◆ RECORD EXTRACTS

*****

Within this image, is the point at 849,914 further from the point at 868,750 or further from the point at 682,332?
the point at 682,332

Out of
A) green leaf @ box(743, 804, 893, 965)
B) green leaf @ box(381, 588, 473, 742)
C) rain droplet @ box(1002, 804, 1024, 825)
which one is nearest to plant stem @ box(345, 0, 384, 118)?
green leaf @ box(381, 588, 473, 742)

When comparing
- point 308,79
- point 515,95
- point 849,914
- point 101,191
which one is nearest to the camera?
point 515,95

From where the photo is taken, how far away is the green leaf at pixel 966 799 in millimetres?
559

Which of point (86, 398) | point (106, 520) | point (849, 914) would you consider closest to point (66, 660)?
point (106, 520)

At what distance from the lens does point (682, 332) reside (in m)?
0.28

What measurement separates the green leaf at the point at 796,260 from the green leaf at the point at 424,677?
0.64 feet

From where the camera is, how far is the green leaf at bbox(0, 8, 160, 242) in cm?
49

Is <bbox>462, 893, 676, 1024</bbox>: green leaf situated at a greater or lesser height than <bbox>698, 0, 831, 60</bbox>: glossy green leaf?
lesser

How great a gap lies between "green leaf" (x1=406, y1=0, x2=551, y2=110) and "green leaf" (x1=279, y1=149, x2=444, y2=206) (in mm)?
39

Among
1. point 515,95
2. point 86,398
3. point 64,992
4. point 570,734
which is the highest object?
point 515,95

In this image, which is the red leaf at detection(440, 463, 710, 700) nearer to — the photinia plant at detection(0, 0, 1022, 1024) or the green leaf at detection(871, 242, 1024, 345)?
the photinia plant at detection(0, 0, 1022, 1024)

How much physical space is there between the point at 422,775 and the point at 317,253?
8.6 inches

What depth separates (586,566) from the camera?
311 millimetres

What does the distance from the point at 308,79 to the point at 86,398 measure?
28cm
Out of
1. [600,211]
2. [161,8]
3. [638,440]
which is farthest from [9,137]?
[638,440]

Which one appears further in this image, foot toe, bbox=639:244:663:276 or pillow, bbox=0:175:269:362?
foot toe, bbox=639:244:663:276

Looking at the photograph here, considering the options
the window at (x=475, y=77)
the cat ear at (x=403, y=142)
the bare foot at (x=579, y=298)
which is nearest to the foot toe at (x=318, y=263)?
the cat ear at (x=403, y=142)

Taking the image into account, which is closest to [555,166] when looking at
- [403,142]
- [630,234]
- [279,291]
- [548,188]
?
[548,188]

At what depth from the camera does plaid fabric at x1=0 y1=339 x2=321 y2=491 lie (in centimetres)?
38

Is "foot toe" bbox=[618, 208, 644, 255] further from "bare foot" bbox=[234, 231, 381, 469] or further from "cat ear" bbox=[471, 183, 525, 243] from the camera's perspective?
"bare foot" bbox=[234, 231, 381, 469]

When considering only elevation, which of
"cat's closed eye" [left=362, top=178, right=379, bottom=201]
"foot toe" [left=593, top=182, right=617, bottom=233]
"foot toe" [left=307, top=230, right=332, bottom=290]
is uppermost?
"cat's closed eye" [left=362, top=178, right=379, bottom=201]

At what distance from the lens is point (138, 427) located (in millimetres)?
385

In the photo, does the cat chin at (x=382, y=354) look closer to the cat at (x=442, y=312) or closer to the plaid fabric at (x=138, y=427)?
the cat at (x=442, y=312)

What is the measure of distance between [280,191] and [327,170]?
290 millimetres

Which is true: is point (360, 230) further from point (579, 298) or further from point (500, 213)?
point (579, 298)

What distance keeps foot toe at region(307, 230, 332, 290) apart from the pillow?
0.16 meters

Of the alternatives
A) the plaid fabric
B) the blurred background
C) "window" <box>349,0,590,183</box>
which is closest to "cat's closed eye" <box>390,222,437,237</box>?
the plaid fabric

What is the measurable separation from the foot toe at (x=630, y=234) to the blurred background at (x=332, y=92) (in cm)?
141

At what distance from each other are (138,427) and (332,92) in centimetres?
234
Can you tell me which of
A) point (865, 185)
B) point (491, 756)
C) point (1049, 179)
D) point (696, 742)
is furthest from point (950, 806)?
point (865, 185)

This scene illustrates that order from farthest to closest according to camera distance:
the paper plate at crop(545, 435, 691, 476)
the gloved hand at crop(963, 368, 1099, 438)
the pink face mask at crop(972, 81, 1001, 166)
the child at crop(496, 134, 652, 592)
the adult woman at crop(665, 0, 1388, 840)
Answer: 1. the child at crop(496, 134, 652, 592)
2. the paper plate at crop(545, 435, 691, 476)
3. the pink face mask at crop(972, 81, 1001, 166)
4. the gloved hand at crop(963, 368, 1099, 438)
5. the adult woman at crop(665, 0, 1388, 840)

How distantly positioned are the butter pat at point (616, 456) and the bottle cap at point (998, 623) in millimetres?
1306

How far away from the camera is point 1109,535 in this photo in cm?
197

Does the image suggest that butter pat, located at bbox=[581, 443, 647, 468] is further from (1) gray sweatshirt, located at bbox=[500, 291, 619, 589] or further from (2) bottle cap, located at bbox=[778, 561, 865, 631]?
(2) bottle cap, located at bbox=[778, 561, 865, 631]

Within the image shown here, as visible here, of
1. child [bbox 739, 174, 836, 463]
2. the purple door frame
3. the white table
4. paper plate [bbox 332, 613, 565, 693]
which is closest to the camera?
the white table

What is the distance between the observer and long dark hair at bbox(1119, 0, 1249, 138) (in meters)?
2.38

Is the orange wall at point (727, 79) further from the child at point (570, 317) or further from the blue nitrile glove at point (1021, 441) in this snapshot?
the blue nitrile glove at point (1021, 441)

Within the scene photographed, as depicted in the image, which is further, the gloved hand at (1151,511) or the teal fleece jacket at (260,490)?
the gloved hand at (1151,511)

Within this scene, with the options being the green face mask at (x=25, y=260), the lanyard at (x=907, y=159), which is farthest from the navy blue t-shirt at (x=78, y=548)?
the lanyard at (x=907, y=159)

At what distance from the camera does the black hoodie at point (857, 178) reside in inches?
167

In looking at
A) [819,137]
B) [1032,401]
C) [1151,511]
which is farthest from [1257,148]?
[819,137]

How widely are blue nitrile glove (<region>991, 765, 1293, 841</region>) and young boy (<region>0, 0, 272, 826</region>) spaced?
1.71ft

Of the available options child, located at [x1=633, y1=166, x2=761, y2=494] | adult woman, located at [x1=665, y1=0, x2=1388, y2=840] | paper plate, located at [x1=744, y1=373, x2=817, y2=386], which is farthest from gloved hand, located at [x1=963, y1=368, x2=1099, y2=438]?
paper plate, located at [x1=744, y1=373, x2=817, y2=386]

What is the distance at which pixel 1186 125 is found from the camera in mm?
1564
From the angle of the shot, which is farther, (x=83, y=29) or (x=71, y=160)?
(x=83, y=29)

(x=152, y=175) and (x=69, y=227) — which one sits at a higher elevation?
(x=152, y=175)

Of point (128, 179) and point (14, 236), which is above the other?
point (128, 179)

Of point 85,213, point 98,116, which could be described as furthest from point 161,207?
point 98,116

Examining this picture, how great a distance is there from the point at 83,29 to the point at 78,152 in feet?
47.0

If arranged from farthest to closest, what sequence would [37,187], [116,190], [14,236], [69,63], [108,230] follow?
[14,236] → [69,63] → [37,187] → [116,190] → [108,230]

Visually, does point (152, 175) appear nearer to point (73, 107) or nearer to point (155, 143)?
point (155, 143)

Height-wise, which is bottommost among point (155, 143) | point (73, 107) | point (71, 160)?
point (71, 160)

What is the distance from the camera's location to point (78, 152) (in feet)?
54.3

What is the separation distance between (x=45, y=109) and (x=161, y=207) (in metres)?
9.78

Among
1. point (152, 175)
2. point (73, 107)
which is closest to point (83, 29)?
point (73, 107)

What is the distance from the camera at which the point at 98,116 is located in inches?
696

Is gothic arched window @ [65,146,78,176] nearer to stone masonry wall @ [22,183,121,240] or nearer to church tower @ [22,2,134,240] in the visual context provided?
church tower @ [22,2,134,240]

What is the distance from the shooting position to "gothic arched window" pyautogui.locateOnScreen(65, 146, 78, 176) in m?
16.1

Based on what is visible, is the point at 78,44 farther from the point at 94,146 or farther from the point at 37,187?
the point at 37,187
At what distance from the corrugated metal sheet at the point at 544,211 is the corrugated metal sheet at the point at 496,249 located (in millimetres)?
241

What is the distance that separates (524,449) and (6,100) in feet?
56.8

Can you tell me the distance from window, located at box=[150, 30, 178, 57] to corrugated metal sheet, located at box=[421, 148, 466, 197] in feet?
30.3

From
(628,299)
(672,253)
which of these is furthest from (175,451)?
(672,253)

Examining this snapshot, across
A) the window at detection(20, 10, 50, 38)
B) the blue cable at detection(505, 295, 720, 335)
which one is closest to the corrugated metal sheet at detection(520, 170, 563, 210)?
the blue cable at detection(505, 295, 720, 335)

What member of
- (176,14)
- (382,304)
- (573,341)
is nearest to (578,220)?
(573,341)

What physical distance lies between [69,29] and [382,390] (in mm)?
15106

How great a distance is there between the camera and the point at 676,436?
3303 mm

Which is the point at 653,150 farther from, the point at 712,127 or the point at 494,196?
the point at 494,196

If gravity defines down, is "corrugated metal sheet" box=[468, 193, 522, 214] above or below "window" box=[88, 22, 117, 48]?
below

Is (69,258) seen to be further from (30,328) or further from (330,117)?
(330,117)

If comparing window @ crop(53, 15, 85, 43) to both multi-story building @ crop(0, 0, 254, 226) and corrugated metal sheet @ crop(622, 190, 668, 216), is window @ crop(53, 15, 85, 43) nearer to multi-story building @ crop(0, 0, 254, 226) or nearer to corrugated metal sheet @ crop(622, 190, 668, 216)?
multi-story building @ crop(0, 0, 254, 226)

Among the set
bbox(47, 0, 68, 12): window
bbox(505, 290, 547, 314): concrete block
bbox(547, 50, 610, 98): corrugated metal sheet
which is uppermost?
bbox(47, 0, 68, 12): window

*****

◆ REQUIREMENT
Copy, character for character, the lines from the line that holds "What is the distance that" through the final line of the records above.

◆ EXERCISE ANSWER
What is the distance that separates (524,449) and (6,100) in feet?
56.8

Can you tell me the distance from window, located at box=[150, 30, 178, 57] to corrugated metal sheet, located at box=[421, 148, 466, 197] in feet?
30.3

From
(628,299)
(672,253)
which of these is furthest from (175,451)?
(672,253)

Examining this snapshot, across
A) the window at detection(20, 10, 50, 38)
B) the blue cable at detection(505, 295, 720, 335)
which one is closest to the corrugated metal sheet at detection(520, 170, 563, 210)?
the blue cable at detection(505, 295, 720, 335)

What member of
- (176,14)
- (382,304)
- (573,341)
is nearest to (578,220)?
(573,341)

What physical distance lies between [69,29] and [382,390] (in mm)?
15106

How great a distance is there between the camera and the point at 676,436?
3303 mm

Which is the point at 653,150 farther from, the point at 712,127 or the point at 494,196?
the point at 494,196

If gravity defines down, is "corrugated metal sheet" box=[468, 193, 522, 214] above or below "window" box=[88, 22, 117, 48]?
below

Is (69,258) seen to be further from (30,328) or further from (330,117)?
(330,117)

If comparing window @ crop(53, 15, 85, 43) to both multi-story building @ crop(0, 0, 254, 226) and corrugated metal sheet @ crop(622, 190, 668, 216), is window @ crop(53, 15, 85, 43) nearer to multi-story building @ crop(0, 0, 254, 226) or nearer to corrugated metal sheet @ crop(622, 190, 668, 216)?
multi-story building @ crop(0, 0, 254, 226)

Among the set
bbox(47, 0, 68, 12): window
bbox(505, 290, 547, 314): concrete block
bbox(547, 50, 610, 98): corrugated metal sheet
which is uppermost?
bbox(47, 0, 68, 12): window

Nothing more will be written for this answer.